JAM: Indian Government has taken many steps during the last few decades in expanding population’s access to formal financial services accompanied by a number of regulatory breakthroughs. This entailed encouraging bank nationalisation at the beginning of the 1970s and enhancing banking accessibility in rural areas.
The Jan Dhan Account-Aadhaar-Mobile (JAM) trinity is one of the strategy which is used to assist the poor in receiving their welfare payments through Direct Benefit Transfers (DBTs) into their bank accounts. The main objective was to encourage people to open and use accounts by enabling direct government deposits. The result would be an increase in the official financial system’s influence over previously untapped markets.
What is JAM trinity
The JAM architecture is built on the ubiquitous access to basic bank accounts provided by Jan Dhan Yojana, the Aadhaar biometric identification system, and India’s rapidly developing mobile phone network.
To ascertain if a citizen is eligible to take part in various government programmes, the Aadhaar number is utilised as a biometric identification verification. Aadhaar numbers can act as a person’s financial address thanks to the linkage of Aadhaar numbers to bank accounts, which simplifies the process of sending electronic welfare payments.
One must furnish their Aadhaar number and other identifying information in order to take part in the Mahatma Gandhi National Rural Employment Guarantee Scheme (MGNREGS) or the Indira Gandhi National Old Age Pension Scheme (IGNOAPS), for example (IGNOAPS). Any benefits owing to them would be deposited into the bank account connected to their Aadhaar number, which would be used to authenticate their identity.
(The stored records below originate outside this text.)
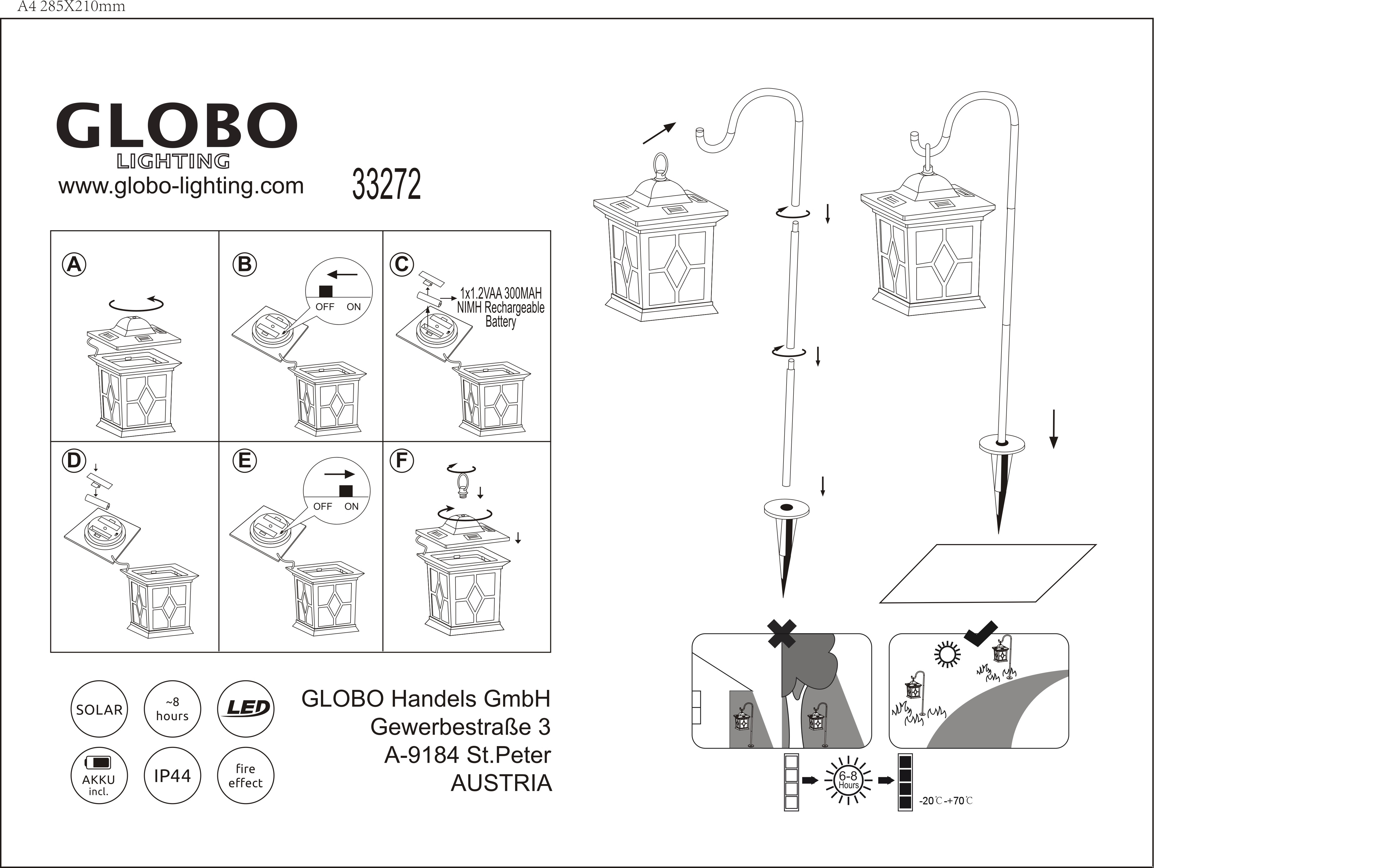 A4 285X210mm

GLOBO
LIGHTING
www.globo-lighting.com

33272

A

B

OFF ON

C

1x1.2VAA 300MAH
NIMH Rechargeable
Battery

D

E

OFF ON

F

SOLAR

~8
hours

LED

AKKU
incl.

IP44

fire
effect

GLOBO Handels GmbH
Gewerbestraße 3
A-9184 St.Peter
AUSTRIA

6-8
Hours

-20℃-+70℃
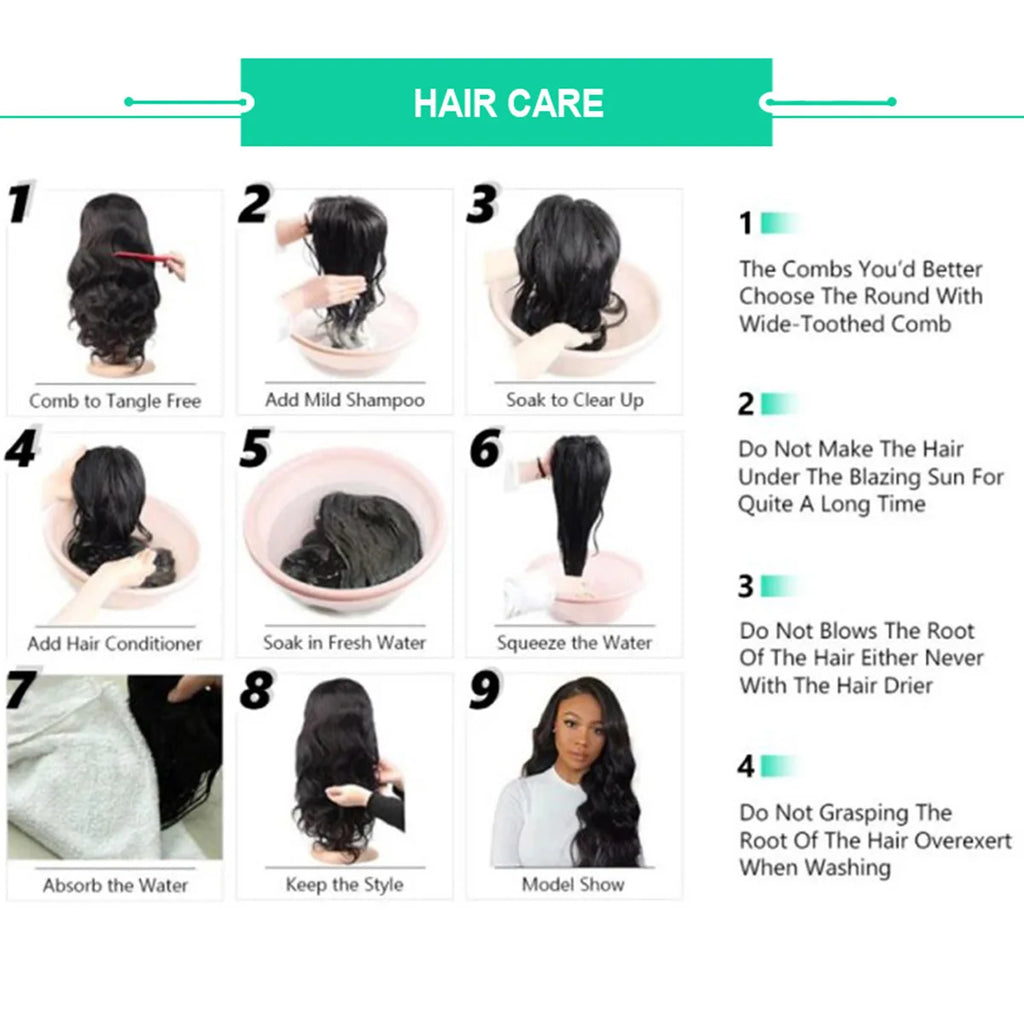 HAIR CARE

1
Comb to Tangle Free

2
Add Mild Shampoo

3
Soak to Clear Up

4
Add Hair Conditioner

5
Soak in Fresh Water

6
Squeeze the Water

7
Absorb the Water

8
Keep the Style

9
Model Show

1
The Combs You'd Better Choose The Round With Wide-Toothed Comb

2
Do Not Make The Hair Under The Blazing Sun For Quite A Long Time

3
Do Not Blows The Root Of The Hair Either Never With The Hair Drier

4
Do Not Grasping The Root Of The Hair Overexert When Washing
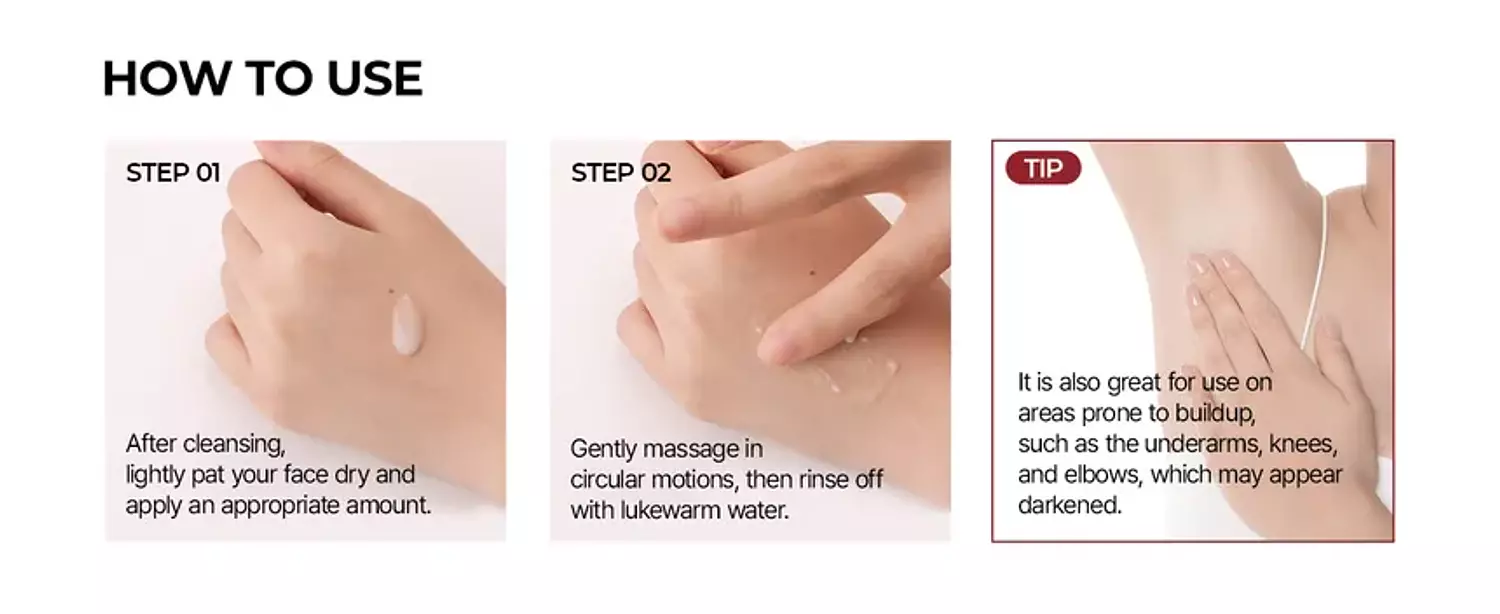 HOW TO USE

STEP 01

After cleansing, lightly pat your face dry and apply an appropriate amount.

STEP 02

Gently massage in circular motions, then rinse off with lukewarm water.

TIP

It is also great for use on areas prone to buildup, such as the underarms, knees, and elbows, which may appear darkened.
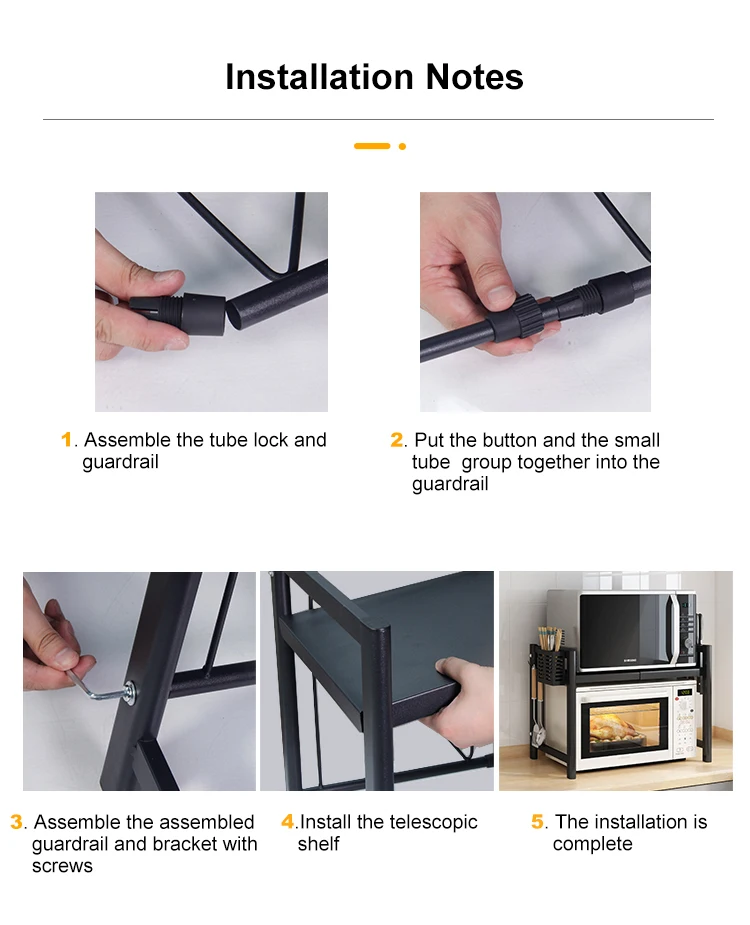 Installation Notes

1. Assemble the tube lock and guardrail

2. Put the button and the small tube  group together into the guardrail

3. Assemble the assembled guardrail and bracket with screws

4.Install the telescopic shelf

5. The installation is complete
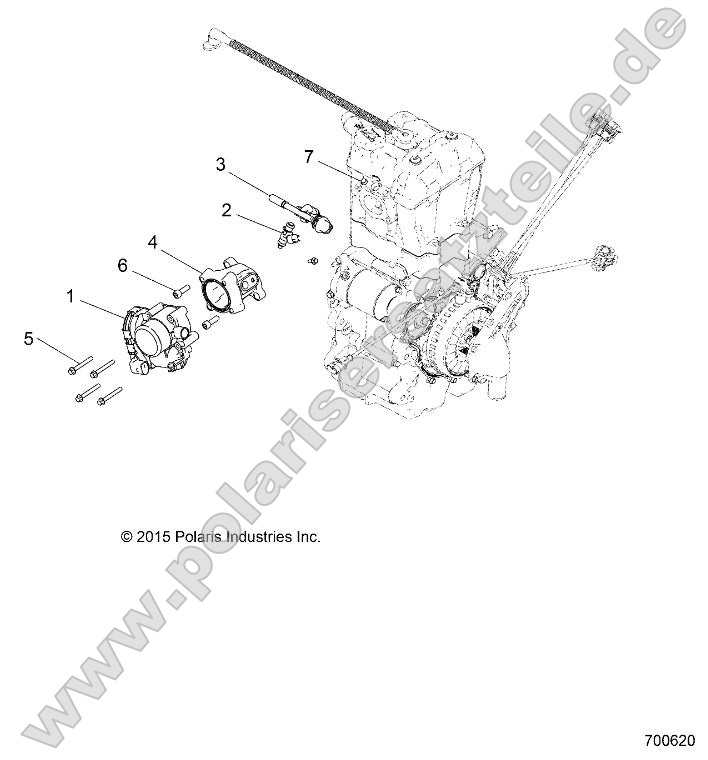 www.polarisersatzteile.de

3

7

2

4

6

1

5

© 2015 Polaris Industries Inc.

700620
Government transfers are placed into residents’ Jan Dhan Accounts, which are straightforward checking accounts with no frills. Additionally, it is now able to contact them and advise them that their welfare payment was successfully sent thanks to the widespread availability of mobile phones.
Advantages of JAM:
The JAM program’s main objective was to increase the number of people with bank accounts by extending financial services to those at the bottom of the economic pyramid.
The first release of Jan Dhan accounts came along with the RuPay debit card and state-run insurance and pension programmes. This consolidation helped the base of the pyramid since it made it simpler for them to access various forms of credit and other financial services.
The old-fashioned way of sending money involved using physical channels, which had inefficiencies because there were middlemen involved.